■ **The problem**
Return verbatim the run of lines that opens with the line holding "From the candidates" and closes with the last line of the records.

■ **Input data**
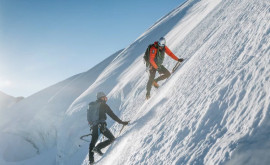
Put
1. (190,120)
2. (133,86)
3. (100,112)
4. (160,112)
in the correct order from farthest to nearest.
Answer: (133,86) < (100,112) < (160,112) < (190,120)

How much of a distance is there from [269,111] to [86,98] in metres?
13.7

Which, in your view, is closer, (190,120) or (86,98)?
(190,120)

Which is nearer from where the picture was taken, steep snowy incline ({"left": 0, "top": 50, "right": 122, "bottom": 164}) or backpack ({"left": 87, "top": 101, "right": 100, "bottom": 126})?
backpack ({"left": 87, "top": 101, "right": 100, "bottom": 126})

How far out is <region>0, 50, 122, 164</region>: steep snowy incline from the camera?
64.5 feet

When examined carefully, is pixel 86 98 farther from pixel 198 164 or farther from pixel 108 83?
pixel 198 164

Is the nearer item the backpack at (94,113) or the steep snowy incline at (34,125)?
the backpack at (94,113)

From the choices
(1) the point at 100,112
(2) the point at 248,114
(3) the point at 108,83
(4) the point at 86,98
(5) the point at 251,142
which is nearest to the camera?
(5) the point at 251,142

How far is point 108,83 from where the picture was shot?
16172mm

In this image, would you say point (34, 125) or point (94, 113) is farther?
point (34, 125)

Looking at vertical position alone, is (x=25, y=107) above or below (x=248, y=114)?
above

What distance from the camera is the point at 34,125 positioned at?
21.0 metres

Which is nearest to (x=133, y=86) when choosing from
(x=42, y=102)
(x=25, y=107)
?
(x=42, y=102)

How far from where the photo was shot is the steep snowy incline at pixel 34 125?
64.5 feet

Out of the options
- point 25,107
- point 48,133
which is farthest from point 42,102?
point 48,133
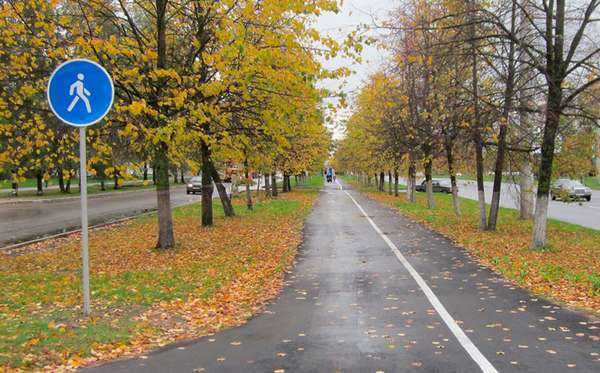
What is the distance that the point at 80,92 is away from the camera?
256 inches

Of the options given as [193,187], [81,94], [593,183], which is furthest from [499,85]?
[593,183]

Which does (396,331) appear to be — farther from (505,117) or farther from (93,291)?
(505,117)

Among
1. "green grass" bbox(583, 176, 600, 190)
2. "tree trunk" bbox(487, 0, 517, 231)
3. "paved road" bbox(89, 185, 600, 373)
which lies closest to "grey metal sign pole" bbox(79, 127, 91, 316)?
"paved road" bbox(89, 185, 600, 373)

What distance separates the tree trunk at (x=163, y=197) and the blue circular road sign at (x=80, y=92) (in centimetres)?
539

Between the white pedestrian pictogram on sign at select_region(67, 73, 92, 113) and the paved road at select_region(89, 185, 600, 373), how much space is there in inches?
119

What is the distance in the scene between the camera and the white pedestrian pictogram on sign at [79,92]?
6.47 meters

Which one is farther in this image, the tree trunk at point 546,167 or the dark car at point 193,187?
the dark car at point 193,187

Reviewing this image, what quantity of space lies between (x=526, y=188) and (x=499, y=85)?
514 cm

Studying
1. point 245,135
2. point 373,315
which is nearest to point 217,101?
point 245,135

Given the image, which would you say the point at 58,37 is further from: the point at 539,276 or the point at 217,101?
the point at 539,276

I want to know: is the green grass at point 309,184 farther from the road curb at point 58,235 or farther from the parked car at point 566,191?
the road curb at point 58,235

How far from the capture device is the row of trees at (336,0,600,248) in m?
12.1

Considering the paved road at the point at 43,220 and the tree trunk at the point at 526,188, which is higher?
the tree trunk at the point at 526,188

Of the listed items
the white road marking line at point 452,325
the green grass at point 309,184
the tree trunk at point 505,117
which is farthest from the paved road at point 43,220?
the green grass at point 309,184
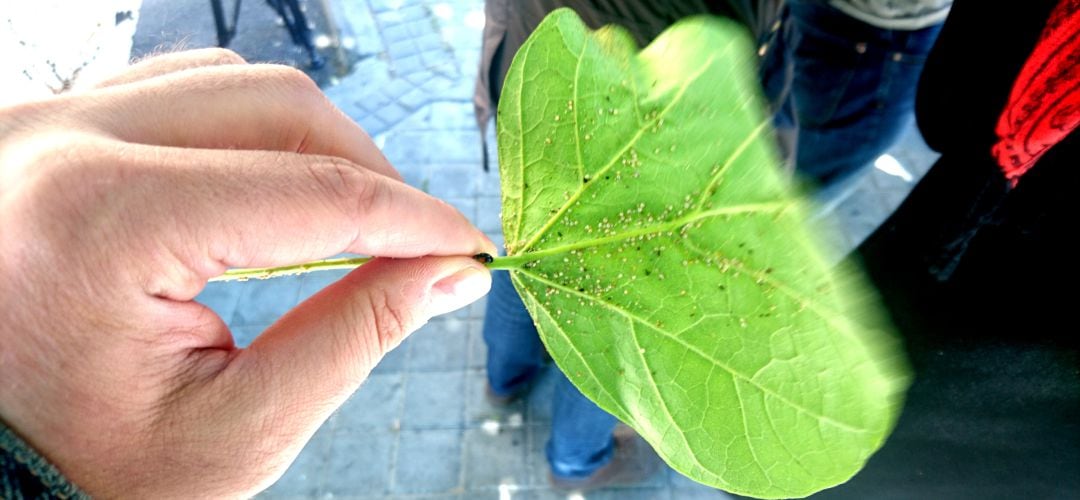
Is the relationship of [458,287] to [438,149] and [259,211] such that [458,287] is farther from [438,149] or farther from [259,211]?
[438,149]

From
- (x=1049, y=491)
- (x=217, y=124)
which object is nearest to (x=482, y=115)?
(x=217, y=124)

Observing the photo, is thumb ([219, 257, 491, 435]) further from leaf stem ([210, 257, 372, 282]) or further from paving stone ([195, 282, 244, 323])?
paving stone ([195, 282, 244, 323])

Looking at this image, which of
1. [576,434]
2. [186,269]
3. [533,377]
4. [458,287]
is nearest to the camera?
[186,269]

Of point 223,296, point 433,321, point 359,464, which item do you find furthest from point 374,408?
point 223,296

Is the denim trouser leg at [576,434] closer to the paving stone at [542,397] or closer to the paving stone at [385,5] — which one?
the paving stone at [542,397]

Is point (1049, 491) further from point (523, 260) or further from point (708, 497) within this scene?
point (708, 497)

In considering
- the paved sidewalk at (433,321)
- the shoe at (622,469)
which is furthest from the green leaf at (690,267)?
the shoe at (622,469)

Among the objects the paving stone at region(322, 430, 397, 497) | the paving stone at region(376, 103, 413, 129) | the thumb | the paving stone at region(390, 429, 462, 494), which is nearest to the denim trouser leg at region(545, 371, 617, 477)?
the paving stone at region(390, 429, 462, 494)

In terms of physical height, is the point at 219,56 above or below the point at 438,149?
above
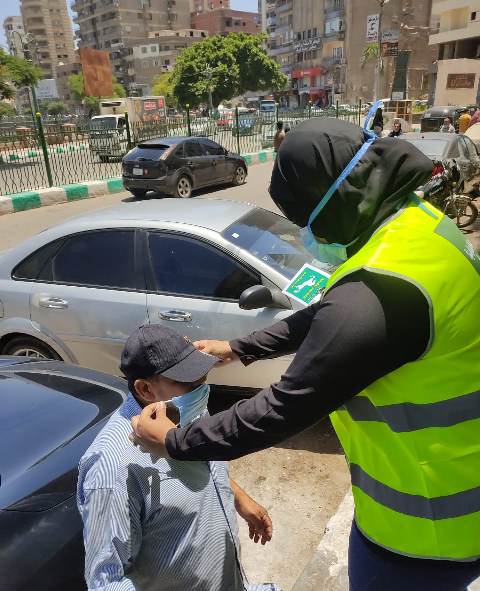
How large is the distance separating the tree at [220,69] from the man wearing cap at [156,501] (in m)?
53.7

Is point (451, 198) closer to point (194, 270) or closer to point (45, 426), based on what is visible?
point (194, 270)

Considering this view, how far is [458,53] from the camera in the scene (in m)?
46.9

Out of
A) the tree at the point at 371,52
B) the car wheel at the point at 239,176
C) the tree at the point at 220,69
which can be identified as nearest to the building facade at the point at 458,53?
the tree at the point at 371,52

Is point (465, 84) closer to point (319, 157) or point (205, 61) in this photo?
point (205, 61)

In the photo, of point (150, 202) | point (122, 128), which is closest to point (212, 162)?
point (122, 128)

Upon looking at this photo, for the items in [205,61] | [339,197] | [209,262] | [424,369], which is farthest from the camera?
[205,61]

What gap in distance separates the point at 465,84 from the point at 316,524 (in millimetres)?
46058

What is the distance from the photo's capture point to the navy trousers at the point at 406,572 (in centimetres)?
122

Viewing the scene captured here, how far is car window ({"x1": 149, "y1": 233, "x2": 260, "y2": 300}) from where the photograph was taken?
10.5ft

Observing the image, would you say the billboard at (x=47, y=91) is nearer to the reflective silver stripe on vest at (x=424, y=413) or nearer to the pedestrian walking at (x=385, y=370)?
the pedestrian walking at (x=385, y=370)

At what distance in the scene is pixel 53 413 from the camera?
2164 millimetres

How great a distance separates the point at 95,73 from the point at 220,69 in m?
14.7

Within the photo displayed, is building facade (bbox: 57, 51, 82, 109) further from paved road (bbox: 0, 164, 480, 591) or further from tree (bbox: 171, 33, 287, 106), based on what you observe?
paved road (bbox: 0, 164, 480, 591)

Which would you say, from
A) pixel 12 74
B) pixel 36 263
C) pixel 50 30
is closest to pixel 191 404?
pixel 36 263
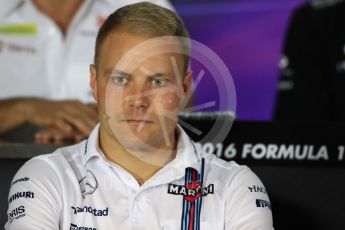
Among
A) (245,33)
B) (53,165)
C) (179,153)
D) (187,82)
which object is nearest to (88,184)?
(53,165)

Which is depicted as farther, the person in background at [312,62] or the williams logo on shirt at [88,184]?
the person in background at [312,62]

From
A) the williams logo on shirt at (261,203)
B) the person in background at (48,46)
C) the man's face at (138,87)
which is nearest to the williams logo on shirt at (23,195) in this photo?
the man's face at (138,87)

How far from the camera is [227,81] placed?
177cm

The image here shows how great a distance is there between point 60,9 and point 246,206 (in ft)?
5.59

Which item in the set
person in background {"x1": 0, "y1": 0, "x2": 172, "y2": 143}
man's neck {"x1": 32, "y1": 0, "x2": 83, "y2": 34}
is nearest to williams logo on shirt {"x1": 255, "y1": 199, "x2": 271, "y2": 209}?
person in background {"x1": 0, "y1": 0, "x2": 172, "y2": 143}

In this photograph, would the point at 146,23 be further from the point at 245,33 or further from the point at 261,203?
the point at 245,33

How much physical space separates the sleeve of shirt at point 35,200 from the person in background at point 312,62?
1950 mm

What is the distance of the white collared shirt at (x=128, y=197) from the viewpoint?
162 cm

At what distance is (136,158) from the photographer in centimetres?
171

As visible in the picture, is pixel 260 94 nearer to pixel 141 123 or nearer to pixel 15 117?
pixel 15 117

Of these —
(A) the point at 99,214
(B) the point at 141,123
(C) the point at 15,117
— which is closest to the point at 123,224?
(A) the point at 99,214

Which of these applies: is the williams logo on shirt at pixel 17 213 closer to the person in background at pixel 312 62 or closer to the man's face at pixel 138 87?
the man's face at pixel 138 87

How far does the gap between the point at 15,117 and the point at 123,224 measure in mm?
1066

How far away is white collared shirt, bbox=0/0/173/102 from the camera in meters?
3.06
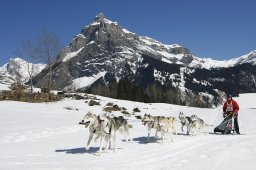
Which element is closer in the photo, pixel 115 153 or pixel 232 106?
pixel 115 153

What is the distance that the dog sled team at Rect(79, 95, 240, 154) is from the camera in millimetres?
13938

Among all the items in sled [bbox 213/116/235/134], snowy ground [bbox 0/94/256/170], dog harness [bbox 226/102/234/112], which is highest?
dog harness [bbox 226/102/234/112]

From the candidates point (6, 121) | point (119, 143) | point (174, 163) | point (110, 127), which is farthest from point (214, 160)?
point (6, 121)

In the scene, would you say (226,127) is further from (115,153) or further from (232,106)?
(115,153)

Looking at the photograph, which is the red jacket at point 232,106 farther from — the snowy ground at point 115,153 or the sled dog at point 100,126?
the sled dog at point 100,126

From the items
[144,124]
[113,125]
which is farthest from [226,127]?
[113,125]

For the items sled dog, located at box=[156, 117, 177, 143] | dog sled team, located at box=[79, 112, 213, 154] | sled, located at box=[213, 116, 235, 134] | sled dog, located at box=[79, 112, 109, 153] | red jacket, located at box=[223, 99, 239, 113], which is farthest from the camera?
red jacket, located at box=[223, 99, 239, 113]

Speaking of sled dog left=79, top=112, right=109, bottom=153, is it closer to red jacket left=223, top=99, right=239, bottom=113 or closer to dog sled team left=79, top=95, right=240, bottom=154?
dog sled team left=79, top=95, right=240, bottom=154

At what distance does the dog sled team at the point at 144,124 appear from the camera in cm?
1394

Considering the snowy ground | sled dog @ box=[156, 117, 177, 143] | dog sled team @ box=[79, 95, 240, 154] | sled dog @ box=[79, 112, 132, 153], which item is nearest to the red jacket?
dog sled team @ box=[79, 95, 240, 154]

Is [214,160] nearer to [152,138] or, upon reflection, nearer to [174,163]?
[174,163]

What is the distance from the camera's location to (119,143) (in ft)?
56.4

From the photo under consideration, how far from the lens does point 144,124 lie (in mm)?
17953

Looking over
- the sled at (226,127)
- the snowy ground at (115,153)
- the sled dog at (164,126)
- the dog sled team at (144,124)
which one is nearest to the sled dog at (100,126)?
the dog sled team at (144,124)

■ **Full solution**
From the candidates point (6, 121) | point (119, 143) | point (174, 163) | point (110, 127), which is farthest from point (214, 160)?
point (6, 121)

In the scene, would you say (226,127) is further from (115,153) or further from (232,106)?
(115,153)

Looking at the photograph, which is the red jacket at point 232,106 farther from — the snowy ground at point 115,153 or the sled dog at point 100,126?
the sled dog at point 100,126

From the items
[144,124]
[113,125]
which is farthest from [226,127]?
[113,125]

For the items sled dog, located at box=[156, 117, 177, 143] | dog sled team, located at box=[79, 112, 213, 154] | sled, located at box=[213, 116, 235, 134] | sled dog, located at box=[79, 112, 109, 153] | red jacket, located at box=[223, 99, 239, 113], which is farthest from the camera?
red jacket, located at box=[223, 99, 239, 113]

Speaking of sled dog left=79, top=112, right=109, bottom=153, is it closer to red jacket left=223, top=99, right=239, bottom=113 or closer to dog sled team left=79, top=95, right=240, bottom=154?
dog sled team left=79, top=95, right=240, bottom=154

At what distance does the dog sled team at the point at 144,124 appear from the camera in cm?
1394

Considering the snowy ground | sled dog @ box=[156, 117, 177, 143] | dog sled team @ box=[79, 95, 240, 154] | sled dog @ box=[79, 112, 132, 153], which item is nearest to the red jacket?
dog sled team @ box=[79, 95, 240, 154]

Is [214,160] nearer to [152,138] or, upon reflection, nearer to [174,163]?
[174,163]

What is the distance from the camera's location to (119,143) (in ft)?
56.4

From the photo under consideration, how far from the lens does point 144,124 lie (in mm)?
17953

Looking over
- the sled at (226,127)
- the snowy ground at (115,153)
- the sled dog at (164,126)
- the dog sled team at (144,124)
which one is nearest to the sled dog at (100,126)?
the dog sled team at (144,124)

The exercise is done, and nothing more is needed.